From the listing below, give again exactly the lines from the line with "Spiritual Jazz Vol. 11: SteepleChase, 2 LPs" to the line with "俱乐部,青少年,帆船 第二届全国帆船青少年俱乐部联赛激战正酣--田野摄影 E78W8815.JPG", ends included, without any pictures.

━━ DATA SHOWN ━━

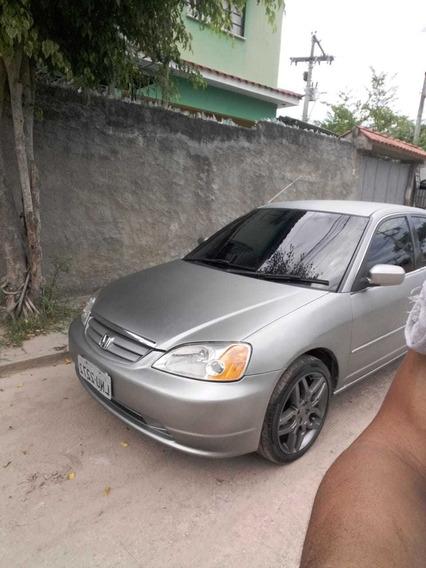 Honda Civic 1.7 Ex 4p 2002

━━━
━━ DATA SHOWN ━━

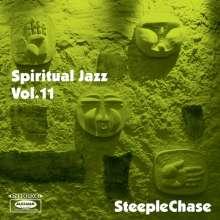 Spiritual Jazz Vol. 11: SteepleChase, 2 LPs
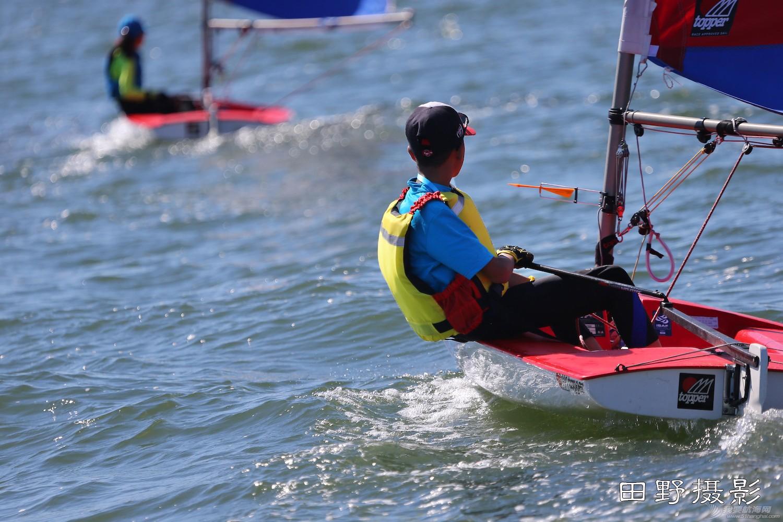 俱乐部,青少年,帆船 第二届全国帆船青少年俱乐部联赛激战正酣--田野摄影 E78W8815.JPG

━━━

▶ SOLUTION FOR THIS TASK
 Spiritual Jazz Vol. 11: SteepleChase, 2 LPs
 俱乐部,青少年,帆船 第二届全国帆船青少年俱乐部联赛激战正酣--田野摄影 E78W8815.JPG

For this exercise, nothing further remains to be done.